# Plane travel with chihuahuas



## Pookypeds (Jun 20, 2006)

Any of you who have traveled with your chis on a plane, can you give me advice and pointers on what to do and what to expect? There's a possibility of my 2 going on a plane with us to go from Florida to Indiana in the near future and I have no idea how to go about anything and what to make sure of, etc.


----------



## 20887 (Mar 16, 2011)

I have never traveled on a plane with my chis, but my sister just left for a trip to Arizona with hers, so I can tell you a little.
They have to fit in a carrier underneath your seat, and it is a pretty small space. My sister could not use her regular plastic crate because it was too long. The soft carrier she got was from Wal-Mart and it wasn't too spendy.


----------



## LadyJ (Aug 20, 2010)

I used to fly with my Bichon girl, Lacy. I have a Sherpa bag that fit under the seat easily. Take some time and get the dog used to being in the carrier. Check with the airline and be sure what their requirements are. They require a certain kind of carrier and a health certificate, probably within 10 days of the flight. I had a light sedative from the vet that I gave Lacy the first couple of times we flew, but didn't give it to her later. She loved her carrier and was a very good traveler. She was content as long as she was with me. 
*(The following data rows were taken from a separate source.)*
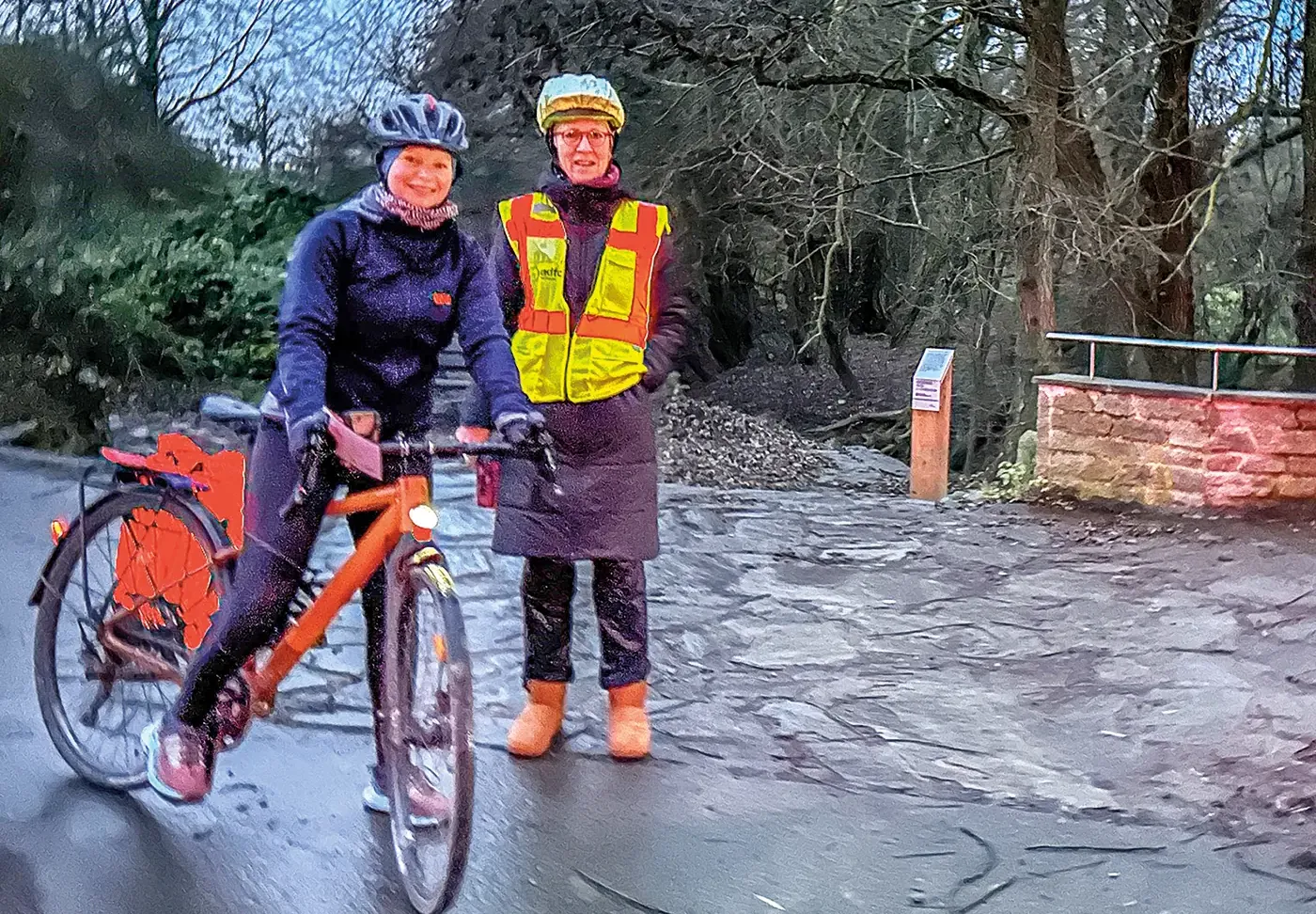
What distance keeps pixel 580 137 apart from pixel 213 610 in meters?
1.25

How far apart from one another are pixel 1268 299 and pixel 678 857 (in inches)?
269

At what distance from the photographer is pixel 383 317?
8.31ft

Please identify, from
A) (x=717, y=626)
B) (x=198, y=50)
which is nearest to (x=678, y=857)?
(x=717, y=626)

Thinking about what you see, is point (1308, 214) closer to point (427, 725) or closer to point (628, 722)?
point (628, 722)

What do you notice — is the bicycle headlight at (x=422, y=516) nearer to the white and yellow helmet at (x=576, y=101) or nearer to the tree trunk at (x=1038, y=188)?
the white and yellow helmet at (x=576, y=101)

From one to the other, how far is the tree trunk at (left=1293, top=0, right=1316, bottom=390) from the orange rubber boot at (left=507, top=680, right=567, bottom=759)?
5.12 metres

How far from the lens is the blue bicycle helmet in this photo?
2.46 m

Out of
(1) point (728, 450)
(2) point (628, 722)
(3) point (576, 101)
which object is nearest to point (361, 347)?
(3) point (576, 101)

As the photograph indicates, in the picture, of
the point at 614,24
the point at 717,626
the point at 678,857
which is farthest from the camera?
the point at 614,24

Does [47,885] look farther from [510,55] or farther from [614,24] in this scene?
[614,24]

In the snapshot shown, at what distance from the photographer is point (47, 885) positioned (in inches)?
95.7

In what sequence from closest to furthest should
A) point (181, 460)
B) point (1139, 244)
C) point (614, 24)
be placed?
1. point (181, 460)
2. point (614, 24)
3. point (1139, 244)

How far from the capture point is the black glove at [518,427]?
2.40m

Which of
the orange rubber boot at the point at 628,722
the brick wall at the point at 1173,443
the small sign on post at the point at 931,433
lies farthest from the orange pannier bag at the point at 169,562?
the small sign on post at the point at 931,433
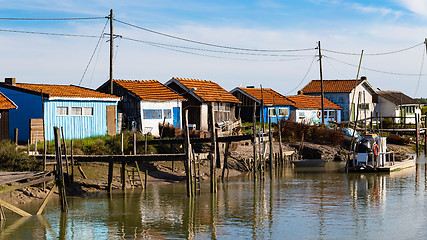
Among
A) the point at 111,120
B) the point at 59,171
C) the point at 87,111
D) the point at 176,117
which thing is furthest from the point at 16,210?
the point at 176,117

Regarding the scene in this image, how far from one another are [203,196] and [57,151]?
848 centimetres

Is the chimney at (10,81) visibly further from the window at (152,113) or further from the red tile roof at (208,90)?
the red tile roof at (208,90)

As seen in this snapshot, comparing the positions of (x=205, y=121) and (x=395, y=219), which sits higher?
(x=205, y=121)

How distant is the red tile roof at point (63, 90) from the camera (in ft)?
126

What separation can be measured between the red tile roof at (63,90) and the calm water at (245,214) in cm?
940

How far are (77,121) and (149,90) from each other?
31.5ft

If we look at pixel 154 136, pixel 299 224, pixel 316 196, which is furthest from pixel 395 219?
pixel 154 136

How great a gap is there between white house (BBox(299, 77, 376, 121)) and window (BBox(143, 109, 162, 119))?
36.7m

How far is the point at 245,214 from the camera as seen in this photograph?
26.5 meters

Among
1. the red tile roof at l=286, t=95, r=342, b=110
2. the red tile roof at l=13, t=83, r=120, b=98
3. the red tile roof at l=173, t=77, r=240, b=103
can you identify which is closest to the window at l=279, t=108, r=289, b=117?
the red tile roof at l=286, t=95, r=342, b=110

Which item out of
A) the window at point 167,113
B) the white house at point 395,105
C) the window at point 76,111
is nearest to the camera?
the window at point 76,111

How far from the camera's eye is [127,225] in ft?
78.4

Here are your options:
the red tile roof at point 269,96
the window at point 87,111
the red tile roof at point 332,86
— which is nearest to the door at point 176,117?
the window at point 87,111

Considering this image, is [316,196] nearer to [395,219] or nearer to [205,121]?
[395,219]
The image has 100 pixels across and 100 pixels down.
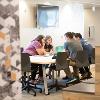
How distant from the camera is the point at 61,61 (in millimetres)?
6086

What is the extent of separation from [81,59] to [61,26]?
13.2 ft

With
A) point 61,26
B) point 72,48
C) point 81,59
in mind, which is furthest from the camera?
point 61,26

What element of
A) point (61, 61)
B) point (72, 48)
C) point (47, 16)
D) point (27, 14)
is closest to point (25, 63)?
point (61, 61)

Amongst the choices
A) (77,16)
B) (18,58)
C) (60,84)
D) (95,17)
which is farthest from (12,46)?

One additional piece of advice - wear something pretty. You will get lots of attention traveling with an adorable little furkid!


----------



## LadyJ (Aug 20, 2010)

One other thought. Airlines have a rule that only one dog can fly with one person, so two dogs would require two people. Some have a rule of only one dog per flight, too, at least they used to. You need to check with the airline.


----------



## susan davis (Mar 25, 2011)

Southwest will fly two dogs in one crate (there's is long and the height is only 9 "!!! Two dogs could fit in one. It has to go under the seat. I have a roommate that flies with me, so 2 is not a problem. Good luck.


----------



## flippedstars (Dec 16, 2009)

I use this carrier when I go on long flights w/ my babies...Southwest does let you put 2 in a carrier together as long as they fit comfortably. I fit 2 4 lb chis in this carrier w/o any problem, and could fit 2 five lbers in there too, but much bigger and it would get uncomfortable. There is some weird insert that takes up a ton of the carrier that I Just took out and threw away to make it bigger inside, and put a blanket in. It's nice because no one can see your pet inside and you don't get people screaming "OMG A DOOOOOOG" and upsetting them. Each airline has different rules so your best bet is visiting their websites...it generally costs between $75 (southwest) and $150 one way per pet carrier.


----------